__The problem__.
Print the records below verbatim, reproducing every line without any change.

## Begin

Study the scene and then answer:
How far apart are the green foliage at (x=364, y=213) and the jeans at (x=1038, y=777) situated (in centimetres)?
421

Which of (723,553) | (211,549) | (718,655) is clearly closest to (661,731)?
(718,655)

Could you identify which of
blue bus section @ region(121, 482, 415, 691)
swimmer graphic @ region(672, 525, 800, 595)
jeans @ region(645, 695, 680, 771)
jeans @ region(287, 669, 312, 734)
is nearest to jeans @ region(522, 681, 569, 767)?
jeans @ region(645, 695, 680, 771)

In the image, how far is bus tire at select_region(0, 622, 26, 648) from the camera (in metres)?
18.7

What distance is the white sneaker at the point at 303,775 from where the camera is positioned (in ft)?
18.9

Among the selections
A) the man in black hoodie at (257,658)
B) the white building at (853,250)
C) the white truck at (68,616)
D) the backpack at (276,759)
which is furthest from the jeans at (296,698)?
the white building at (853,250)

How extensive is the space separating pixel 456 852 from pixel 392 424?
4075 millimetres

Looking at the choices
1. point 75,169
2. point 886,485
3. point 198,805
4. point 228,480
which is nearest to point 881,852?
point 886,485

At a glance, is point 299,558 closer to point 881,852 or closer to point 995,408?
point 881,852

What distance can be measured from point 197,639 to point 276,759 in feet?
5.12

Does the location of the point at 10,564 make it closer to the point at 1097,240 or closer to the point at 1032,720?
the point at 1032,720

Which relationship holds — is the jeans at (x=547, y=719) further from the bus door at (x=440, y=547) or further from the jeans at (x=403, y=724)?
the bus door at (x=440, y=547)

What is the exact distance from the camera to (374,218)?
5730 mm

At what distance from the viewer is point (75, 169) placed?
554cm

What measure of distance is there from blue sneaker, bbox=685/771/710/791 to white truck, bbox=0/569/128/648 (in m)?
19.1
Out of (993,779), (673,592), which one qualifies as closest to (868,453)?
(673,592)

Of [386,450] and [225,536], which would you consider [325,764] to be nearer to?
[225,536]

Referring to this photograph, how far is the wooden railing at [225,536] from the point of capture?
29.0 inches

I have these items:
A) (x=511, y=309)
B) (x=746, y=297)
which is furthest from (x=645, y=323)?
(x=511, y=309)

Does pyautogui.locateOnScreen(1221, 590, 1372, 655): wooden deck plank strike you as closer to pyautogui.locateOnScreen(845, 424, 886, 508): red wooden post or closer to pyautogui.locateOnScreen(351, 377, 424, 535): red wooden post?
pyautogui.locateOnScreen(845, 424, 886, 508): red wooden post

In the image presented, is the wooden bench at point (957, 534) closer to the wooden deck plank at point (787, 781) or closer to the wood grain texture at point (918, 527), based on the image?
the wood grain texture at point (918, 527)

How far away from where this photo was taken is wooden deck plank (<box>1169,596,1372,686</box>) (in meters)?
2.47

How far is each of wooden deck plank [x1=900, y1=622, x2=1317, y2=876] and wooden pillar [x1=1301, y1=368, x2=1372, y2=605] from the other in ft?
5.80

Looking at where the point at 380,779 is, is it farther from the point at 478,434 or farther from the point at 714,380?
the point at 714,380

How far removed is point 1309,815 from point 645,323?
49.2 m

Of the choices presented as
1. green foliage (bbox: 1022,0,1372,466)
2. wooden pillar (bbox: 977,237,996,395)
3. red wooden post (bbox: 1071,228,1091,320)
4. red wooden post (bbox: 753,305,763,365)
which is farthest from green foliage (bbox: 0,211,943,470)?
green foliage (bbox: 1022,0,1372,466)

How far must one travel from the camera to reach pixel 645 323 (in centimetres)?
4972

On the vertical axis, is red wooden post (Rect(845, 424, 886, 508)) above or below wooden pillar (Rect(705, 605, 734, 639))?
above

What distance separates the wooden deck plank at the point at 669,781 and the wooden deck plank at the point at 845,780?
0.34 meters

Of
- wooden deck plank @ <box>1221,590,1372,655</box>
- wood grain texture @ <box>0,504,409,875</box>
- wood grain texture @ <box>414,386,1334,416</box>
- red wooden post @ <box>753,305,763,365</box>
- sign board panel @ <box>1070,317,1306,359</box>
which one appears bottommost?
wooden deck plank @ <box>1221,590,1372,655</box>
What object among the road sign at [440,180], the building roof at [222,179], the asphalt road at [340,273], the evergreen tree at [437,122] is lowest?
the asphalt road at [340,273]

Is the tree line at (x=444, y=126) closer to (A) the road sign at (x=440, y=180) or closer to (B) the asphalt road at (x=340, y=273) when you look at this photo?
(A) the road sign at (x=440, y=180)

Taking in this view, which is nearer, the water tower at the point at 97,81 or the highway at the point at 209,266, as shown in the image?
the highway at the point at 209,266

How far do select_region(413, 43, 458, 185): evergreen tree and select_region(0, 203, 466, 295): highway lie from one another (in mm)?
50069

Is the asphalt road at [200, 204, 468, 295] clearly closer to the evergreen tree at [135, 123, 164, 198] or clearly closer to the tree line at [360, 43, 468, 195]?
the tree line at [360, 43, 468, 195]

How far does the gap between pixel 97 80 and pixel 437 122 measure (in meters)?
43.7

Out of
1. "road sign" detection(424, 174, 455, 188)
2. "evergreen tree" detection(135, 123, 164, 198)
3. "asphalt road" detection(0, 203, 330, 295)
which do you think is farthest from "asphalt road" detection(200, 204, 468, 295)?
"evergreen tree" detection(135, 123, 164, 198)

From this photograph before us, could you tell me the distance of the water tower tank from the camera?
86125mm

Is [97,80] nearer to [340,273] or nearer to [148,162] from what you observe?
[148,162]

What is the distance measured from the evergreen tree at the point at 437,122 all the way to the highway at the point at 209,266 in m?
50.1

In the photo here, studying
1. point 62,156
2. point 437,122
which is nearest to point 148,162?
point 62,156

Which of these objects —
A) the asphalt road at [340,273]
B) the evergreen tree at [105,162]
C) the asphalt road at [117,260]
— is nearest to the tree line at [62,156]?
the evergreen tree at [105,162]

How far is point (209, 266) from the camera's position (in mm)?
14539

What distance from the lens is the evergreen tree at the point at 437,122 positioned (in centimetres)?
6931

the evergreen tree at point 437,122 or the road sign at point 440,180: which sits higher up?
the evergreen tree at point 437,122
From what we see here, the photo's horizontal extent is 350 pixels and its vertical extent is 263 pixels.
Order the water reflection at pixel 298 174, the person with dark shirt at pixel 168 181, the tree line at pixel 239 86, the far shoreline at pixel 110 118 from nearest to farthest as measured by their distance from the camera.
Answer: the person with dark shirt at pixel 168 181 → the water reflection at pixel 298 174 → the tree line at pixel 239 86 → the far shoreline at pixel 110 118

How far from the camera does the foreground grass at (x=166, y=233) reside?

## End

__Result below__.
Study the scene and then answer:
How far apart are the green foliage at (x=364, y=213) and the jeans at (x=1038, y=777) situated (in centimetres)?
421

Which of (723,553) | (211,549) | (718,655) is clearly closest to (661,731)?
(718,655)

Could you identify which of
blue bus section @ region(121, 482, 415, 691)
swimmer graphic @ region(672, 525, 800, 595)
jeans @ region(645, 695, 680, 771)
jeans @ region(287, 669, 312, 734)
is nearest to jeans @ region(522, 681, 569, 767)?
jeans @ region(645, 695, 680, 771)

In the image, how far is bus tire at select_region(0, 622, 26, 648) from the camera (in metres)?
18.7

What distance is the white sneaker at the point at 303,775 from where the camera is positioned (in ft)?
18.9

Among the selections
A) the man in black hoodie at (257,658)
B) the white building at (853,250)
C) the white truck at (68,616)
D) the backpack at (276,759)
which is furthest from the jeans at (296,698)?
the white building at (853,250)

How extensive is the space separating pixel 456 852 from pixel 392 424?
4075 millimetres

Looking at the choices
1. point 75,169
2. point 886,485
3. point 198,805
4. point 228,480
which is nearest to point 881,852?
point 886,485

At a glance, is point 299,558 closer to point 881,852 or closer to point 995,408?
point 881,852

What distance can be measured from point 197,639 to point 276,759 in feet?
5.12

Does the location of the point at 10,564 make it closer to the point at 1097,240 or closer to the point at 1032,720?
the point at 1032,720

Which relationship holds — is the jeans at (x=547, y=719) further from the bus door at (x=440, y=547) or further from the jeans at (x=403, y=724)?
the bus door at (x=440, y=547)

What is the exact distance from the camera to (374,218)?
5730 mm

At what distance from the viewer is point (75, 169) placed?
554cm

What measure of distance is there from blue sneaker, bbox=685/771/710/791 to white truck, bbox=0/569/128/648 (in m)?
19.1
Out of (993,779), (673,592), which one qualifies as closest to (868,453)?
(673,592)

Of [386,450] and [225,536], which would you consider [325,764] to be nearer to?
[225,536]

Referring to this photograph, how far is the wooden railing at [225,536] from the point of capture?
29.0 inches

I have these items:
A) (x=511, y=309)
B) (x=746, y=297)
which is furthest from (x=645, y=323)?
(x=511, y=309)

Does pyautogui.locateOnScreen(1221, 590, 1372, 655): wooden deck plank strike you as closer to pyautogui.locateOnScreen(845, 424, 886, 508): red wooden post or closer to pyautogui.locateOnScreen(351, 377, 424, 535): red wooden post?
pyautogui.locateOnScreen(845, 424, 886, 508): red wooden post

In the image presented, is the wooden bench at point (957, 534) closer to the wooden deck plank at point (787, 781) or closer to the wood grain texture at point (918, 527), based on the image?
the wood grain texture at point (918, 527)

How far away from where this photo was taken is wooden deck plank (<box>1169,596,1372,686</box>) (in meters)?
2.47

How far is each of wooden deck plank [x1=900, y1=622, x2=1317, y2=876] and wooden pillar [x1=1301, y1=368, x2=1372, y2=605] from the other in ft?
5.80

Looking at where the point at 380,779 is, is it farther from the point at 478,434 or farther from the point at 714,380?
the point at 714,380

How far removed is point 1309,815 from point 645,323?
49.2 m

Of the choices presented as
1. green foliage (bbox: 1022,0,1372,466)
2. wooden pillar (bbox: 977,237,996,395)
3. red wooden post (bbox: 1071,228,1091,320)
4. red wooden post (bbox: 753,305,763,365)
which is farthest from green foliage (bbox: 0,211,943,470)?
green foliage (bbox: 1022,0,1372,466)

How far must one travel from the camera to reach pixel 645 323 (in centimetres)?
4972

On the vertical axis, is red wooden post (Rect(845, 424, 886, 508)) above or below wooden pillar (Rect(705, 605, 734, 639))?
above

What distance separates the wooden deck plank at the point at 669,781 and the wooden deck plank at the point at 845,780?
0.34 meters

Of
- wooden deck plank @ <box>1221,590,1372,655</box>
- wood grain texture @ <box>0,504,409,875</box>
- wood grain texture @ <box>414,386,1334,416</box>
- red wooden post @ <box>753,305,763,365</box>
- sign board panel @ <box>1070,317,1306,359</box>
which one appears bottommost?
wooden deck plank @ <box>1221,590,1372,655</box>
What object among the road sign at [440,180], the building roof at [222,179], the asphalt road at [340,273], the evergreen tree at [437,122] is lowest?
the asphalt road at [340,273]

Is the tree line at (x=444, y=126) closer to (A) the road sign at (x=440, y=180) or closer to (B) the asphalt road at (x=340, y=273) when you look at this photo?
(A) the road sign at (x=440, y=180)

Taking in this view, which is nearer, the water tower at the point at 97,81 or the highway at the point at 209,266, as shown in the image?
the highway at the point at 209,266

How far do select_region(413, 43, 458, 185): evergreen tree and select_region(0, 203, 466, 295): highway lie from one another (in mm)?
50069

Is the asphalt road at [200, 204, 468, 295] clearly closer to the evergreen tree at [135, 123, 164, 198] or clearly closer to the tree line at [360, 43, 468, 195]?
the tree line at [360, 43, 468, 195]

How far does the gap between pixel 97 80 and pixel 437 122 measure (in meters)?
43.7

Out of
1. "road sign" detection(424, 174, 455, 188)
2. "evergreen tree" detection(135, 123, 164, 198)
3. "asphalt road" detection(0, 203, 330, 295)
which do you think is farthest from "asphalt road" detection(200, 204, 468, 295)?
"evergreen tree" detection(135, 123, 164, 198)

From this photograph before us, could you tell me the distance of the water tower tank from the camera?
86125mm

Is [97,80] nearer to [340,273] or nearer to [148,162] from what you observe?
[148,162]

What is the distance measured from the evergreen tree at the point at 437,122 all the way to the highway at the point at 209,266 in m?
50.1

In the photo here, studying
1. point 62,156
2. point 437,122
which is nearest to point 148,162?
point 62,156

Which of these objects —
A) the asphalt road at [340,273]
B) the evergreen tree at [105,162]
C) the asphalt road at [117,260]
— is nearest to the tree line at [62,156]?
the evergreen tree at [105,162]

How far is point (209, 266) from the camera's position (in mm)?
14539

What distance from the lens is the evergreen tree at the point at 437,122 positioned (in centimetres)?
6931

the evergreen tree at point 437,122 or the road sign at point 440,180: which sits higher up?
the evergreen tree at point 437,122
From what we see here, the photo's horizontal extent is 350 pixels and its vertical extent is 263 pixels.
Order the water reflection at pixel 298 174, the person with dark shirt at pixel 168 181, the tree line at pixel 239 86, the far shoreline at pixel 110 118 from nearest to farthest as measured by their distance from the camera.
Answer: the person with dark shirt at pixel 168 181 → the water reflection at pixel 298 174 → the tree line at pixel 239 86 → the far shoreline at pixel 110 118

How far from the camera does the foreground grass at (x=166, y=233) reside?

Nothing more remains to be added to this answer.